In the field sales sector, one common thing you’ll want to do is identify all the potential clients you have within a particular region, so you can assign your team the task of visiting them. Recent advances in geocoding technology, and open APIs such as the Nominatim project from OpenStreetMap make this much easier.
In this example, we’ll take a Pandas dataframe of addresses of Pizza Express branches, geocode them to obtain their latitude and longitude using Nominatim, calculate their distance from our starting point at Buckingham Palace London using GeoPy, and then map them using Folium. Here’s how it’s done.
Open a Jupyter notebook and import the pandas
, folium
package, plus the Nominatim
module from the geopy
package. Any packages you don’t have can be installed by entering pip3 install package-name
into your terminal.
import pandas as pd
from geopy.geocoders import Nominatim
import folium
Next, create a geolocator
object using Nominatim
. This gives you access to the API that powers the OpenStreetMap (OSM) mapping project and will allow us to geocode the addresses to obtain their latitude and longitude coordinates. When connecting, you’ll need to define a timeout
, and pass in a user_agent
string.
geolocator = Nominatim(timeout=10, user_agent="PDS")

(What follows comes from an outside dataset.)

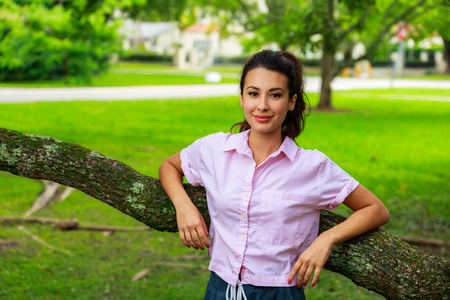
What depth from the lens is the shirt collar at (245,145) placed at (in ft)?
6.84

You can use any address dataset you like. For demonstration purposes, I’ve constructed a really simple dataset comprising the postcodes of a range of Pizza Express restaurants in London and the surrounding area. You can pass in partial addresses, such as postcodes, or complete addresses, but you may need to experiment to get the best match results.
df = pd.read_csv('pizza.csv')
df.head()
postcode | |
---|---|
0 | EC2Y 5AS |
1 | WC2R 1JA |
2 | W2 1BF |
3 | SE1 9QQ |
4 | SW15 2SW |
Next, we’ll use the geocode()
function from geolocator
. I’ve given this the address of Buckingham Palace, London, which has the postcode SW1 1AA. Running the function returns some data from geolocator
, comprising the full address, the latitude and longitude coordinates.
location = geolocator.geocode('Buckingham Palace, London, SW1 1AA')
location
Location(Buckingham Palace, Buckingham Gate, Victoria,
City of Westminster, London, Greater London, England,
SW1E 6JP, United Kingdom, (51.500841300000005, -0.14298782562962786, 0.0))
Now we know how to geocode a single address, we can apply the same technique to geocode each of the postcodes in our dataframe. All we need to do is pass geolocator.geocode
to the apply()
function and assign the output shown above to a new column.
df['geocode'] = df['postcode'].apply(geolocator.geocode)
df.head(10)
postcode | geocode | |
---|---|---|
0 | EC2Y 5AS | (City of London, Greater London, England, EC2Y... |
1 | WC2R 1JA | (City of Westminster, London, Greater London, ... |
2 | W2 1BF | (City of Westminster, London, Greater London, ... |
3 | SE1 9QQ | (London Borough of Southwark, London, Greater ... |
4 | SW15 2SW | (London Borough of Wandsworth, London, Greater... |
5 | EC2M 4QD | (City of London, Greater London, England, EC2M... |
6 | SE10 9BG | (Royal Borough of Greenwich, London, Greater L... |
7 | W5 5AS | (London Borough of Ealing, London, Greater Lon... |
8 | GU21 6LJ | (Woking, Surrey, South East, England, GU21 6LJ... |
9 | KT11 2JZ | (Cobham, Surrey, South East, England, KT11 2JZ... |
df['geocode']
0 (City of London, Greater London, England, EC2Y...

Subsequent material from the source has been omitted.